The entry on the NIAH listing website
It is still not known the extent of the damage done to the historic Bridge House on John Street in Kilkenny where a fire broke out this morning, but it appears to be significant.
The building had a number of historic features rendering it unique. According to its entry on the National Inventory of Architecture Ireland, the building is:
"An elegantly-composed house of national significance originally forming part of a larger composition with the range adjoining to east... rebuilt to designs prepared by Thomas Barnes (n. d.) in the mid eighteenth century incorporating the fabric of an early seventeenth-century house damaged by the flooding of the adjacent River Nore: evidence of the earlier range survives to the present day in the form of thick wall masses with the remains of cut-limestone window surrounds to the rear (south) elevation highlighting the archaeological significance of the site.

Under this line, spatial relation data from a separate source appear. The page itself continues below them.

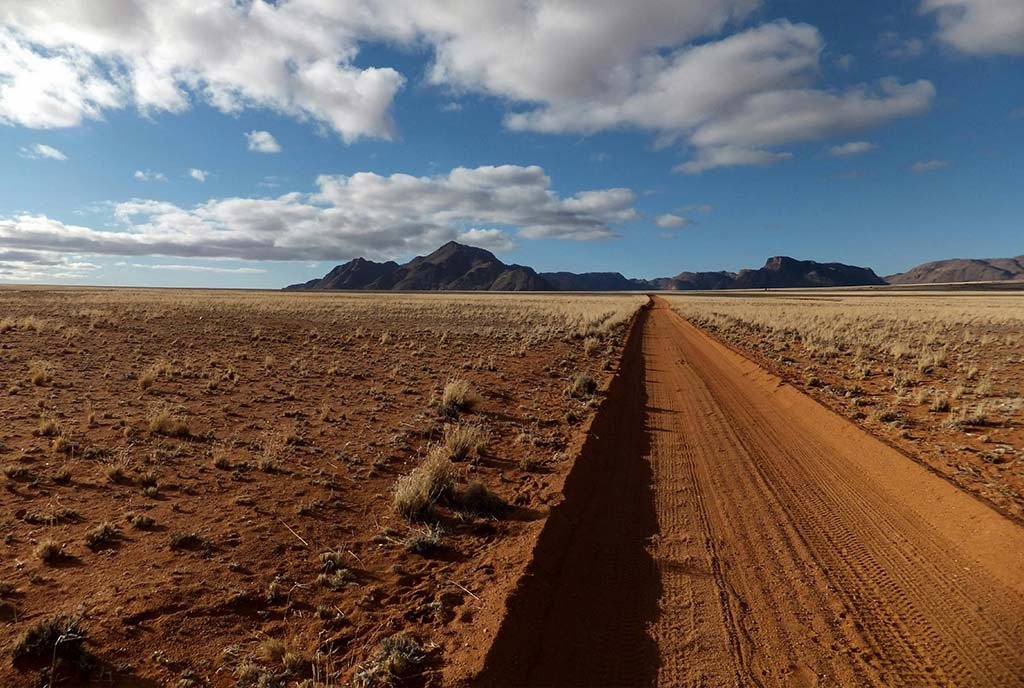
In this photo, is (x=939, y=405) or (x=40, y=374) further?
(x=40, y=374)

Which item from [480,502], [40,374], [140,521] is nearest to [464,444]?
[480,502]

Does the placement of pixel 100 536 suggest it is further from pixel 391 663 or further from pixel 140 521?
pixel 391 663

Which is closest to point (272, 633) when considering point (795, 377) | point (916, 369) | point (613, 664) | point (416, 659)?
point (416, 659)

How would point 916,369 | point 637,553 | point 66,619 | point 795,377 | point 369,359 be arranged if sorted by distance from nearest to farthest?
point 66,619 < point 637,553 < point 795,377 < point 916,369 < point 369,359

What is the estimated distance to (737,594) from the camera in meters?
4.65

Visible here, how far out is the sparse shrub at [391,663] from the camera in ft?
12.0

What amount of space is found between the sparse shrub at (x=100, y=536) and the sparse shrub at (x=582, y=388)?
378 inches

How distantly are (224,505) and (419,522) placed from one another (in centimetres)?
263

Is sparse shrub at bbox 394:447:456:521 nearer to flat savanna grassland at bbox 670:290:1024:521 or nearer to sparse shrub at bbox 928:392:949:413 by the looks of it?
flat savanna grassland at bbox 670:290:1024:521

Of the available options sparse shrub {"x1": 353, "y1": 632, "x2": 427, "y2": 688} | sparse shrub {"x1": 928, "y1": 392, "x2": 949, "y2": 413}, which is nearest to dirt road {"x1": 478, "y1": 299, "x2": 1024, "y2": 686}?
sparse shrub {"x1": 353, "y1": 632, "x2": 427, "y2": 688}

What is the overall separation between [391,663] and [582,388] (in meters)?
10.4

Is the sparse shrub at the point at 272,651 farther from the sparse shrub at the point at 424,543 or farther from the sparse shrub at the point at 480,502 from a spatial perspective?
the sparse shrub at the point at 480,502

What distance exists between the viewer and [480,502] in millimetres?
6793

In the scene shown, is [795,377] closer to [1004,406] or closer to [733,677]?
[1004,406]
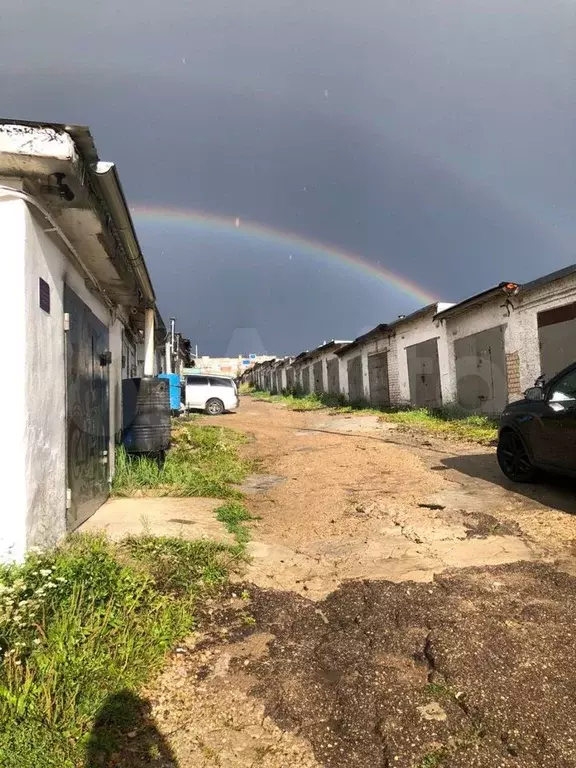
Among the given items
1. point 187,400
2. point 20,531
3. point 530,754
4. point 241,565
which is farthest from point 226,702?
point 187,400

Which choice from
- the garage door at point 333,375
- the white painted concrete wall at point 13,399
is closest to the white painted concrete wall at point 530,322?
the white painted concrete wall at point 13,399

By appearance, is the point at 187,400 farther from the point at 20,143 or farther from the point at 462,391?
the point at 20,143

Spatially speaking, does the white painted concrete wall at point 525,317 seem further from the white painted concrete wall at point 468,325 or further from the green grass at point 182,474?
the green grass at point 182,474

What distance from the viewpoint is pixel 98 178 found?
3.47 meters

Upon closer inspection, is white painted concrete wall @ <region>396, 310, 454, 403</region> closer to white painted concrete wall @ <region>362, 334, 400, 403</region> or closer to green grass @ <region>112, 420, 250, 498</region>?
white painted concrete wall @ <region>362, 334, 400, 403</region>

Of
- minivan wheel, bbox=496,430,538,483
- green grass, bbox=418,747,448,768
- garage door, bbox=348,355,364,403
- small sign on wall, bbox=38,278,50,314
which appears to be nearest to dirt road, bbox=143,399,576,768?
green grass, bbox=418,747,448,768

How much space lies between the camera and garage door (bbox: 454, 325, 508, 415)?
39.1 feet

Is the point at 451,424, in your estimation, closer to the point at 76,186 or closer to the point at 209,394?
the point at 209,394

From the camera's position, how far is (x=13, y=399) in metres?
2.91

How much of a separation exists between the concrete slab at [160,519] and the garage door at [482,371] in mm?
9203

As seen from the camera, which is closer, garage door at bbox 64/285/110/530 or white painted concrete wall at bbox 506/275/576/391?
garage door at bbox 64/285/110/530

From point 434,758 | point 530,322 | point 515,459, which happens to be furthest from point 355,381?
point 434,758

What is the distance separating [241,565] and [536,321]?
31.8 feet

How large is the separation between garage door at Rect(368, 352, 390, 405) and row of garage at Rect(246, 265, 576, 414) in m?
0.04
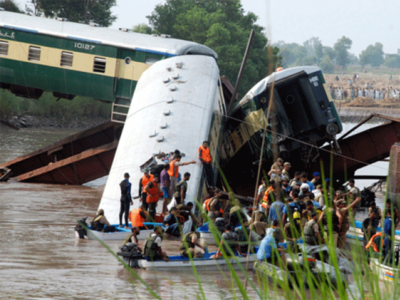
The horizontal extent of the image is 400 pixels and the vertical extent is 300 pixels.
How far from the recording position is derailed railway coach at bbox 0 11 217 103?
24.4 metres

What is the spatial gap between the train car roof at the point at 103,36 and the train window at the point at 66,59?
2.22 feet

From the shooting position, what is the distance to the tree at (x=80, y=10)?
61156 millimetres

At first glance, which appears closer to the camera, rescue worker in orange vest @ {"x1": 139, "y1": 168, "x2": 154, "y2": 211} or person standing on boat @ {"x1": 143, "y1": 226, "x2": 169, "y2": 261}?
person standing on boat @ {"x1": 143, "y1": 226, "x2": 169, "y2": 261}

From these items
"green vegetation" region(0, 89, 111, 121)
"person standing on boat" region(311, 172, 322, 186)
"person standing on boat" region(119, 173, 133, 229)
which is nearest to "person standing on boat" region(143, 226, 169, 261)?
"person standing on boat" region(119, 173, 133, 229)

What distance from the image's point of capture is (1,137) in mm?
47062

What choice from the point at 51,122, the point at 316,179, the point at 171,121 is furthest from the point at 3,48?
the point at 51,122

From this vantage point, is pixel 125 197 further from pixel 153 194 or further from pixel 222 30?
pixel 222 30

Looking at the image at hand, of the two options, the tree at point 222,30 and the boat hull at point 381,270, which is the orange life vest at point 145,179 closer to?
the boat hull at point 381,270

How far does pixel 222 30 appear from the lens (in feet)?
212

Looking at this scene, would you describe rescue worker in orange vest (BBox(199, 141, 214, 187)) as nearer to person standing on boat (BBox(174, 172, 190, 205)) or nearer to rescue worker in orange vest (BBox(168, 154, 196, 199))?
rescue worker in orange vest (BBox(168, 154, 196, 199))

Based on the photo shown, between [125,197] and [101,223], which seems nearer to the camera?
[101,223]

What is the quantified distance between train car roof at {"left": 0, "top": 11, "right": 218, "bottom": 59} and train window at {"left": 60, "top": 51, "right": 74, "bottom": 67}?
0.68 meters

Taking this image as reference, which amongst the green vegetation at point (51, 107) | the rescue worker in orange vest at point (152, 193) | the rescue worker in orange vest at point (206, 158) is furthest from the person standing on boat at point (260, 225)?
the green vegetation at point (51, 107)

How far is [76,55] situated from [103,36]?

"Occupying an important site in the centre of Kilkenny the house is identified by characteristics including an elegant bowed bay, a finely-carved shared doorcase representing a feature recurrent in the architectural heritage of the locality... Despite renovation works over the centuries the house presents an early aspect with some vital early features surviving intact including the remains of a mid seventeenth-century carved timber staircase.
"The house remains of additional importance in the locality for the historic connections with George Matthews (n. d.) and Derby Egan (n. d.) together with an episode relating to the Civil War (1921-5) manifested in the form of bullet holes reputedly marking the wall fabric."
The building is an end-of-terrace, four-bay, two-storey over basement house, post-1763, 'originally forming part of larger seven-bay two-storey over part-raised basement composition with house to east incorporating fabric of earlier range, c.1600, with three-bay two-storey bowed bay to right, and two-bay three-storey return to south'.